** TEXT PROVIDED **

***

About Bruce Dearstyne

Dr. Bruce W. Dearstyne served on the staff of the New York State Office of State History and the State Archives. He was a professor and is now an adjunct professor at the University of Maryland’s College of Information Studies and has written widely about New York history and occasionally writes about New York history issues for the “Perspective” section of the Sunday Albany Times Union. Bruce is the author of two books forthcoming in 2015: The Spirit of New York: Defining Events in the Empire State’s History (SUNY Press) and also Leading the Historical Enterprise: Strategic Creativity, Planning and Advocacy for the Digital Age (Rowman and Littlefield and the AASLH).

4 thoughts on “Teaching New York History: Three Frameworks

  1. Andrew Alberti

    I find it interesting that the Chronology is so anglo-centric. There is no mention of Dutch, French or Native cultures, only “Before the English.” New York’s history as a culturally diverse gateway to the New World should be a significant theme, as should the New York frontier and the continental divide.

    Reply
  2. Louise Bernikow

    Can anyone explain the procedure- if it exists–for making suggestions on this subject where they might have impact? My thoughts on what’s been said include:if our state has always been a leader in women’s rights (it has- far beyond Seneca Falls)how do we make sure students know that? The chron. is indeed anglo-centric and male-centric too.

***

** DATA BELOW **

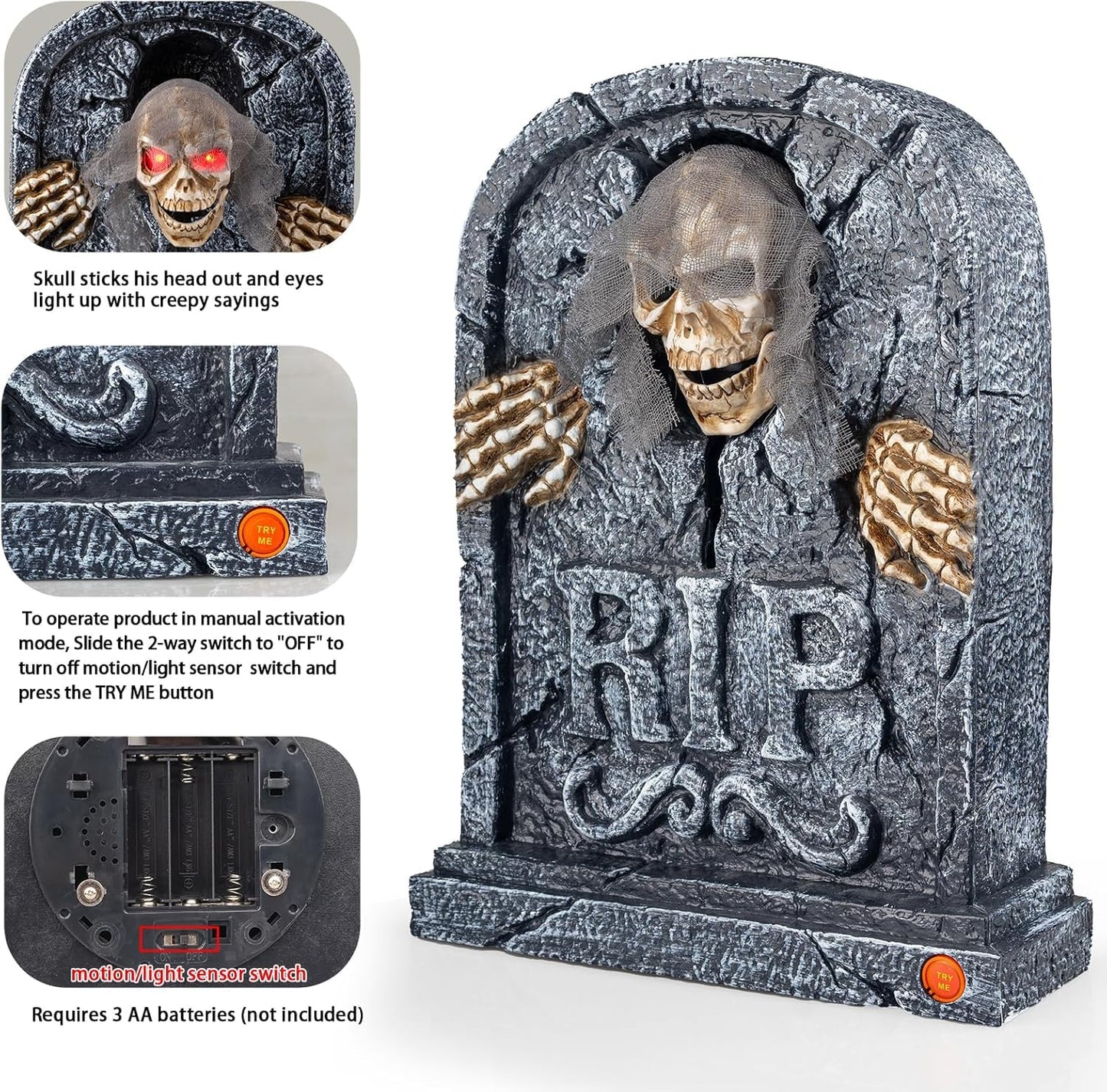 Candieslife Halloween Animatronics Zombie Tombstone - LED Gravestone Decorations with Skeleton Skull, Light Up Eyes, Motion Activated, Creepy Voice, Scary Motion Haunted Horror Prop for Indoor/Outdoor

***

** WORK INSTRUCTIONS **
a) Copy out the part of the Bruce Dearstyne page that opens with the words containing "Dr. Bruce W." and closes with "and the AASLH).".
b) Pick up the Bruce Dearstyne page where it stops and carry it on.
You can leave the listing aside.

** TASK-BY-TASK OUTPUTS **
a)
Dr. Bruce W. Dearstyne served on the staff of the New York State Office of State History and the State Archives. He was a professor and is now an adjunct professor at the University of Maryland’s College of Information Studies and has written widely about New York history and occasionally writes about New York history issues for the “Perspective” section of the Sunday Albany Times Union. Bruce is the author of two books forthcoming in 2015: The Spirit of New York: Defining Events in the Empire State’s History (SUNY Press) and also Leading the Historical Enterprise: Strategic Creativity, Planning and Advocacy for the Digital Age (Rowman and Littlefield and the AASLH).

b)
    Reply
  3. Tom Hughes

    I’m loathe to criticize a constructive contribution, but I must say that Andrew Alberti is correct. And to list the next era as “2. The English Province (1664-1776)” is to overlook the fact that most of what became northern New York State was, during most of that time period, “Nouvelle France” and not yet a British colony. Also, the next time period “3. From Revolution to Statehood (1776-1825),” overlooks the fact that, in the Lake Champlain region of NY State, the American Revolution arrived during the second week of May 1775.

    Reply
  4. Bruce Dearstyne

    Thank you for these comments.

    All the post meant to suggest was that there needs to be consideration about how New York State history is taught in the public schools and that this book might be one to consider in discussing how things should break chronologically.

    I referenced it because it is the best known single-volume coverage of New York State history. To keep the post brief, I only listed the headings for the seven parts of the book. Actually, the book has 36 chapters within these headings, and one would need to consult the book to ascertain how it covers various topics.

    But this exchange is just the sort of discussion that we need.

    It points out another fact –this book is 11 years old, in need of an update, or better yet, another book, or several, on New York State history as a whole.